:: À faire ::
a – Recopiez un passage du texte sur la convergence des réseaux OT et IT. Commencez aux mots "À l'ère des" et arrêtez-vous après "vie de tous.".
b – Dans le texte sur la convergence des réseaux OT et IT, de quoi les environnements OT et ICS sont-ils chargés ?
c – Pouvez-vous poursuivre le texte sur la convergence des réseaux OT et IT à partir de l'endroit où il s'arrête ?

───── Texte de l'exercice

À l'ère des usines intelligentes et de l'industrie 4.0, les processus des entreprises manufacturières ont radicalement changé. Autrefois cloisonnés, il existe aujourd’hui de nombreux points de contact entre les réseaux OT (Operational Technology), ICS (Industrial Control Systems) et IT - car l'échange de données entre ces différents systèmes permet aux entreprises d'accroître leur efficacité opérationnelle. Cependant, la connectivité des actifs physiques et de leurs systèmes de contrôle avec l'informatique moderne engendre de nouveaux risques pour la sécurité. Offrant de nouvelles surfaces d'attaque aux cybercriminels. Tandis que les conséquences d'une attaque réussie peuvent être dramatiques pour la vie de tous.
Alors que la numérisation de l'industrie se poursuit, de plus en plus d’automates et de systèmes connectés sont utilisés pour enregistrer, collecter et évaluer les données collectées. Les environnements OT et ICS sont chargés de contrôler directement les ressources et l’exploitation des usines intelligentes. Traditionnellement, le domaine de l'OT utilise des réseaux physiques autonomes pour fonctionner, mais la transformation numérique a exigé une connexion entre les mondes OT et IT. Aujourd’hui, l'infrastructure OT classique s’interconnecte ainsi plus intimement, à l'infrastructure IT. Les données transitent par ces deux typologies de réseaux :la quantité de données est décuplée et permet des avancées dans l'utilisation du Machine Learning et de l'intelligence artificielle.

──────────
───── Données sources

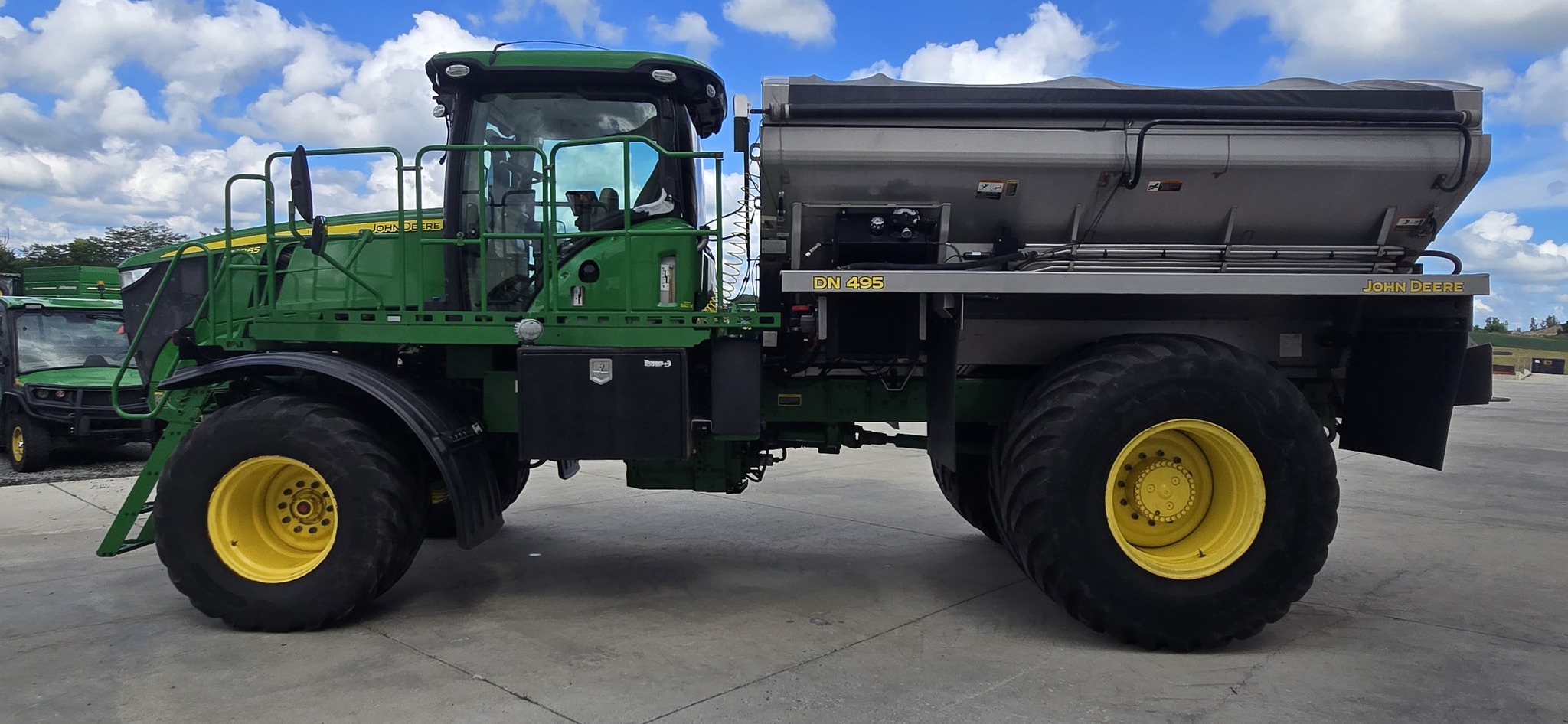 2021 John Deere F4365 Image 3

──────────

:: Résultats dans l'ordre ::
a –
À l'ère des usines intelligentes et de l'industrie 4.0, les processus des entreprises manufacturières ont radicalement changé. Autrefois cloisonnés, il existe aujourd’hui de nombreux points de contact entre les réseaux OT (Operational Technology), ICS (Industrial Control Systems) et IT - car l'échange de données entre ces différents systèmes permet aux entreprises d'accroître leur efficacité opérationnelle. Cependant, la connectivité des actifs physiques et de leurs systèmes de contrôle avec l'informatique moderne engendre de nouveaux risques pour la sécurité. Offrant de nouvelles surfaces d'attaque aux cybercriminels. Tandis que les conséquences d'une attaque réussie peuvent être dramatiques pour la vie de tous.

b – De contrôler directement les ressources et l'exploitation des usines intelligentes.

c –
En raison de la convergence de ces deux infrastructures - radicalement dissemblables, la cybersécurité devient une problématique majeure pour tous les acteurs industriels. Le nombre croissant de dispositifs communiquant entre eux au sein d'un même réseau, élargit sans cesse la surface d'attaque - ouvrant de nouvelles failles et permettant de nouvelles formes de cyberattaques. Gartner, dans ses prédictions 2022 prévoit une forte augmentation des cyberattaques vers les environnements à industriels - d’ici 2025.
Cela témoigne du retard qu'on prit, ces dernières années, les environnements OT en matière de transformation digitale et de l'urgence de réagir avec des stratégies de sécurité globale.
De lourds enjeux pèsent sur la sécurisation des environnements OT
Les systèmes existants, sur lesquels reposent les environnements OT, sont la plus grande source de risque. En effet, ceux-ci sont souvent utilisés depuis des décennies. À contrario, les systèmes IT sont, eux, remplacés par des solutions modernes tous les cinq ans - au moins. De ce fait, l'OT est bien souvent en décalage avec les technologies les plus récentes et les correctifs, pour les anciens terminaux et environnements, n'existent pas toujours. De surcroît, les ressources disponibles ne sont généralement pas suffisantes pour effectuer les mises à jour. Le calendrier des correctifs et des redémarrages est lui aussi problématique. Dans de nombreux environnements OT, la production fonctionne 24/7. Contrairement aux systèmes informatiques - qui sont eux fréquemment en redondance, ils ne peuvent pas être allumés et éteints sans que cela n'affecte les opérations de production. Prenons l'exemple d'un système dont la capacité opérationnelle est critique pour le bon déroulement de la production générale : la fenêtre de temps réservée aux correctifs est clairement limitée.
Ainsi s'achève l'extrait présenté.